- Internal audit leaders at U.S. companies flagged cyberattacks as the top risk in 2023 while describing plans to focus on averting data loss and detecting malware and other intrusions, ManpowerGroup found in a survey released Tuesday.
- “Shifting to remote work appears to be driving the need to have better data loss prevention, while attention to intrusion detection and vulnerability management is being driven by increasingly successful and damaging cyberattacks,” according to the report by Jefferson Wells, a unit of ManpowerGroup.
- Internal audit leaders said one quarter of their staff work remotely while more than half balance in-office and remote work, Jefferson Wells said. Two-thirds of internal audit leaders plan to conduct an attack and penetration review during the next 12 to 18 months.
By some measures damage from ransomware and other cyberattacks hit unprecedented levels during the past several months.

Saved entries:

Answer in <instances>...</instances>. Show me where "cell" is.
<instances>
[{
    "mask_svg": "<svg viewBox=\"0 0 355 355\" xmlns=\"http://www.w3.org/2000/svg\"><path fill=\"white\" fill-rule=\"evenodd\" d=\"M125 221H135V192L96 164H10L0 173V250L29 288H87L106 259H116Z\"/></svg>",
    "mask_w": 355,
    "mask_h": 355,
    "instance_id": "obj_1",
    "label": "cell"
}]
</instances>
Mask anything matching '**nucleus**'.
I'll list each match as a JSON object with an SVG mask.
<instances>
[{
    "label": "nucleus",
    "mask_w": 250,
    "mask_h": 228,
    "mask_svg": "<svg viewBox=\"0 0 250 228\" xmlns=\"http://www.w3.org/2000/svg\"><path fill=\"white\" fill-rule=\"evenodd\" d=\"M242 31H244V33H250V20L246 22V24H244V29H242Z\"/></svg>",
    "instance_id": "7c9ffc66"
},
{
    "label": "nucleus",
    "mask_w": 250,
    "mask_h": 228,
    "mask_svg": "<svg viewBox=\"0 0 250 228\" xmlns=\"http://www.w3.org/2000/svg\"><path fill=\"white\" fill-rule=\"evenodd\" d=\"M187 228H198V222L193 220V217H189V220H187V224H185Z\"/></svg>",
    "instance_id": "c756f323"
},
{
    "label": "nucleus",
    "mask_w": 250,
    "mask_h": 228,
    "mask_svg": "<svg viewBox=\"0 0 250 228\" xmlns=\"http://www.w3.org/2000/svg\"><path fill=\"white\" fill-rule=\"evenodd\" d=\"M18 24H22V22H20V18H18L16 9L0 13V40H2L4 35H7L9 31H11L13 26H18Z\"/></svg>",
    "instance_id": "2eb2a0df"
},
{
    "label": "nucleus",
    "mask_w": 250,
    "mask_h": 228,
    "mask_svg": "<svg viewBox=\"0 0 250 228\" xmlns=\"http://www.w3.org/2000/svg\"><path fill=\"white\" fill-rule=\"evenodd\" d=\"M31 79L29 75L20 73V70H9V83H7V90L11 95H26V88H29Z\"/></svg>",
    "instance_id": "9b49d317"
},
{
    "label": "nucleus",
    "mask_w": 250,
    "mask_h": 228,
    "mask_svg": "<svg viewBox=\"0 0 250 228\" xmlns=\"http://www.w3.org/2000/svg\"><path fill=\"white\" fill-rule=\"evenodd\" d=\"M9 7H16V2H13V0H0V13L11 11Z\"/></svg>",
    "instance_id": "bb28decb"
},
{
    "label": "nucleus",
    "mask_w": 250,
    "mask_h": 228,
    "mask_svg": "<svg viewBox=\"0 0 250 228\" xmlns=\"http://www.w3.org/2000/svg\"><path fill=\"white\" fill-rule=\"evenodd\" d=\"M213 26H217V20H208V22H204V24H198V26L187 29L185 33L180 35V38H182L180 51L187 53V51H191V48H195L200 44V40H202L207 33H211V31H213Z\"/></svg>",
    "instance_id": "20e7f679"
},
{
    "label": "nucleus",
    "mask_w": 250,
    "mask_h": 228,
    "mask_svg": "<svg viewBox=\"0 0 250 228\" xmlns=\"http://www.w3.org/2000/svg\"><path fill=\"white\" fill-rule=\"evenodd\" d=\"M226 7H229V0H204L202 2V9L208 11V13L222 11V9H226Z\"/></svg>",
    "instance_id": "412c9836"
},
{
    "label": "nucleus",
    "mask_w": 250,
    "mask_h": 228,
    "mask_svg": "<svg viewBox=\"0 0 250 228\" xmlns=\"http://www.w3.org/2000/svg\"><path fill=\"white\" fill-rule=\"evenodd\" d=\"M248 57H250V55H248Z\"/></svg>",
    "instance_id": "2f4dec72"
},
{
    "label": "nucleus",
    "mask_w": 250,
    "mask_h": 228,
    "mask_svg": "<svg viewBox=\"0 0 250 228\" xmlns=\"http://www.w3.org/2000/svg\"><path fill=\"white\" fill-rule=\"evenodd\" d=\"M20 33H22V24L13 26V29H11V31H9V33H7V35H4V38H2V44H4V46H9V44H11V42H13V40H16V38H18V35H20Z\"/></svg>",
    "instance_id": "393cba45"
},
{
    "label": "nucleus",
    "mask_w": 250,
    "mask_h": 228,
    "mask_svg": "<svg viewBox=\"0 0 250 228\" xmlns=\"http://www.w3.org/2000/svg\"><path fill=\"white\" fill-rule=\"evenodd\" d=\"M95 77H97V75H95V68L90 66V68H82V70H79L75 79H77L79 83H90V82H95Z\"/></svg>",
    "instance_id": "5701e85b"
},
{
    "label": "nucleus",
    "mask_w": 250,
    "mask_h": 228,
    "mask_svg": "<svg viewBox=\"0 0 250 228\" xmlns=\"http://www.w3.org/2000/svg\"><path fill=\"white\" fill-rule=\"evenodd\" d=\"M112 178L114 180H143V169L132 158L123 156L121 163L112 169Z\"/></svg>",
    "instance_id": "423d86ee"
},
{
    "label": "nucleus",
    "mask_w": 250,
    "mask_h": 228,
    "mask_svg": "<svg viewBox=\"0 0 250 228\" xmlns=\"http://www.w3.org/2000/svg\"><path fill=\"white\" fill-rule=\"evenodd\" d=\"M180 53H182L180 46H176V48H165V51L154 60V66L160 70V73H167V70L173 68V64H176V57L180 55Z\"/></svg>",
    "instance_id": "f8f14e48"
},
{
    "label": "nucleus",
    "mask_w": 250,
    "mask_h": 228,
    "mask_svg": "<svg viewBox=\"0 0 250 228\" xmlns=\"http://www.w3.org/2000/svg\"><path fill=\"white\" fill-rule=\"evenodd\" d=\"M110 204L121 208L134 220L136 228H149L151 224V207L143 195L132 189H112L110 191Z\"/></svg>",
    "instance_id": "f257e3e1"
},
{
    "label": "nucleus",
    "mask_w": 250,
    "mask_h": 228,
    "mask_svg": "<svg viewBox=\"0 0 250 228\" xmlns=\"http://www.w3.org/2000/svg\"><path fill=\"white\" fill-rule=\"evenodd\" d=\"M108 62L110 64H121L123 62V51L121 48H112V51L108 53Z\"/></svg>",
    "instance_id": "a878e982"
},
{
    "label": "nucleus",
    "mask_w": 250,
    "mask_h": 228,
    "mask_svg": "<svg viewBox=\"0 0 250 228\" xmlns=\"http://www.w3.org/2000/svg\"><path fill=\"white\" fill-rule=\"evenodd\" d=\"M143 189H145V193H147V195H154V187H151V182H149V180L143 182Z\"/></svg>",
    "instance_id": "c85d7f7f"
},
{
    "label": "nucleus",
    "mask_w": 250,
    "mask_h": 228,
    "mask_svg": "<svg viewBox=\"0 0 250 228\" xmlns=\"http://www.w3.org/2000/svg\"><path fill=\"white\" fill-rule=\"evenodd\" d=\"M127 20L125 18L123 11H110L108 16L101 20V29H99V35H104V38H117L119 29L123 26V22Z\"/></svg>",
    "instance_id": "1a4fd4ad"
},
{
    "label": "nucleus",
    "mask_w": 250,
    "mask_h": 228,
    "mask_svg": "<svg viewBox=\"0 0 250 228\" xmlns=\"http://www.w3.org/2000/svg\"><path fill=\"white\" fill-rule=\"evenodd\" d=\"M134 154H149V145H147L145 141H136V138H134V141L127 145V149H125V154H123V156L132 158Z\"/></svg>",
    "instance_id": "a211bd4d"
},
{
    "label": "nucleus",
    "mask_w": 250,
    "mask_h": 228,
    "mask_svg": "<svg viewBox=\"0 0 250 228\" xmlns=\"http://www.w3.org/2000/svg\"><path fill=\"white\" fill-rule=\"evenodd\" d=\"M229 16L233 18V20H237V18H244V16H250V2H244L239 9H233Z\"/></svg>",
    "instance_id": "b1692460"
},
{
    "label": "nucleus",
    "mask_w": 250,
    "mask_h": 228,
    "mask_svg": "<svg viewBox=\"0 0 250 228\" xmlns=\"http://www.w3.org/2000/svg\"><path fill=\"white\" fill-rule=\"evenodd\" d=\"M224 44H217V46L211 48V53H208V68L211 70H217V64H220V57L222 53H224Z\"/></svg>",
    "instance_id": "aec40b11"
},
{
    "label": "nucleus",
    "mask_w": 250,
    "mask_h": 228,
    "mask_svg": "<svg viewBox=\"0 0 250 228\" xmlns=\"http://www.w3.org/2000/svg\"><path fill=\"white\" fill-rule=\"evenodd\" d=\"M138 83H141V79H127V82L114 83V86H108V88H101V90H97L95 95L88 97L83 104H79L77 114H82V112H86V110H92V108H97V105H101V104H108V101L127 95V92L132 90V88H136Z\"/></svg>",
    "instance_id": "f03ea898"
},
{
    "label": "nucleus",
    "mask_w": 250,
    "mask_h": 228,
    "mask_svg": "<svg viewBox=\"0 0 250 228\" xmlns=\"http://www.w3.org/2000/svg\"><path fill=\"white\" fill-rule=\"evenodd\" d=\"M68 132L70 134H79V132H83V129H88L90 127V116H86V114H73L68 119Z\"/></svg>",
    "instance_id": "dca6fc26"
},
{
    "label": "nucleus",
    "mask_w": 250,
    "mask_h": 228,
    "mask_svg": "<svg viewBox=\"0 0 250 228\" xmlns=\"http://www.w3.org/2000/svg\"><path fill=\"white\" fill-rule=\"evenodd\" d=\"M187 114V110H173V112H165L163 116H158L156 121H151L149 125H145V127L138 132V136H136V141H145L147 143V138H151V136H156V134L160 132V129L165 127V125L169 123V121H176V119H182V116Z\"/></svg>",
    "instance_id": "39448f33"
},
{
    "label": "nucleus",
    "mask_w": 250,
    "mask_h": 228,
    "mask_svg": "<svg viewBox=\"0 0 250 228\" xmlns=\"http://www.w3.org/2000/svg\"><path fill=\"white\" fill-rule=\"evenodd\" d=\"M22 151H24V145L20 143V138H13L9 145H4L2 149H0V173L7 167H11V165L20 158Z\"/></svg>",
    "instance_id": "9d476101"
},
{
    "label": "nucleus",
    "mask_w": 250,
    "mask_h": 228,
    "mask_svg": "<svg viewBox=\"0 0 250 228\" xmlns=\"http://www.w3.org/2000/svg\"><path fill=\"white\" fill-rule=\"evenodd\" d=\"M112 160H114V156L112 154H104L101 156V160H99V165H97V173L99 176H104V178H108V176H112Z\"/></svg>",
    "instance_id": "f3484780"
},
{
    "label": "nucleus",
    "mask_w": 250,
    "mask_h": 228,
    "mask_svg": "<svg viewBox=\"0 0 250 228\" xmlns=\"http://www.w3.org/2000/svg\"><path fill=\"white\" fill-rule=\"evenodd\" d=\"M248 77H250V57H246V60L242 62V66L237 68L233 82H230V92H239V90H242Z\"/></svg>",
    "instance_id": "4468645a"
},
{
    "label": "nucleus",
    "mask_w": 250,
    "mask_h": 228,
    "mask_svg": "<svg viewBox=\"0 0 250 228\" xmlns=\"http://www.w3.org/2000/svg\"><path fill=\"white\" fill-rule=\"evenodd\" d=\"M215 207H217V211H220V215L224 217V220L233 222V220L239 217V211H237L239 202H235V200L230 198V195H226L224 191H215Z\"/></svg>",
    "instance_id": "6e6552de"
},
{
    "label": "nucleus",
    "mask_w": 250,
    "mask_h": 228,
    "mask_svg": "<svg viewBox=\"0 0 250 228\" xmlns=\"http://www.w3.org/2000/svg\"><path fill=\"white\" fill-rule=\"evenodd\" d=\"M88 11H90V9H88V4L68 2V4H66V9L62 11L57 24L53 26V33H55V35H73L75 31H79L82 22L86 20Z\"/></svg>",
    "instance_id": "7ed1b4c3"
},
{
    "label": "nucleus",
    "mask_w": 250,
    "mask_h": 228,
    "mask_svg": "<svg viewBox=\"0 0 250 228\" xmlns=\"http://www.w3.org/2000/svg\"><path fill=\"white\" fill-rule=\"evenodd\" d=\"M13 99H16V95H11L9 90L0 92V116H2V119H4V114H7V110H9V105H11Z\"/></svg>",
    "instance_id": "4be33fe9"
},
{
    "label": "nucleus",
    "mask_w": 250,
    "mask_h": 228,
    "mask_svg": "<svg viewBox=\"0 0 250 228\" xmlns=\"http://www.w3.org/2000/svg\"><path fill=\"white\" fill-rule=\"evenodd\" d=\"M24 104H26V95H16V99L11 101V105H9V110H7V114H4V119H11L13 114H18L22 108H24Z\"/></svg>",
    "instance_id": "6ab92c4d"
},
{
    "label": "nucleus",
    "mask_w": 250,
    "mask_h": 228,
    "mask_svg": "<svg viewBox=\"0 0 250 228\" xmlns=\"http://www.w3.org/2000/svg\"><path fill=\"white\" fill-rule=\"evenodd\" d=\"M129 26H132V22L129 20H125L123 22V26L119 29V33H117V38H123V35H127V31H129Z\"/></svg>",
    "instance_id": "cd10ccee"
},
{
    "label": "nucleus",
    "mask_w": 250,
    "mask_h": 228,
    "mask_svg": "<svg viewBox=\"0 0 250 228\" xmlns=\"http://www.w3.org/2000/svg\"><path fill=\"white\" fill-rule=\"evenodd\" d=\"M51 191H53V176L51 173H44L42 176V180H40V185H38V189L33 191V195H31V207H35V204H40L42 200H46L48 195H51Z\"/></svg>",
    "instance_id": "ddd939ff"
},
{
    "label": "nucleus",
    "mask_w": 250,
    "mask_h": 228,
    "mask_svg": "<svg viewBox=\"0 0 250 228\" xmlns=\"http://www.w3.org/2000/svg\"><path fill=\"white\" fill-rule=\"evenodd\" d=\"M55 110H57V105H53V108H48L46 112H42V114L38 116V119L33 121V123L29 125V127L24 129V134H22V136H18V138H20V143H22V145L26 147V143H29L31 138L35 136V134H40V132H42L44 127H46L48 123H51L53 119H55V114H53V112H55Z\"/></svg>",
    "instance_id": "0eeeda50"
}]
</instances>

Problem requirements: Extract the whole text above about internal audit leaders and cyberattack risk, copying every line word for word.

Solution for this exercise:
- Internal audit leaders at U.S. companies flagged cyberattacks as the top risk in 2023 while describing plans to focus on averting data loss and detecting malware and other intrusions, ManpowerGroup found in a survey released Tuesday.
- “Shifting to remote work appears to be driving the need to have better data loss prevention, while attention to intrusion detection and vulnerability management is being driven by increasingly successful and damaging cyberattacks,” according to the report by Jefferson Wells, a unit of ManpowerGroup.
- Internal audit leaders said one quarter of their staff work remotely while more than half balance in-office and remote work, Jefferson Wells said. Two-thirds of internal audit leaders plan to conduct an attack and penetration review during the next 12 to 18 months.
By some measures damage from ransomware and other cyberattacks hit unprecedented levels during the past several months.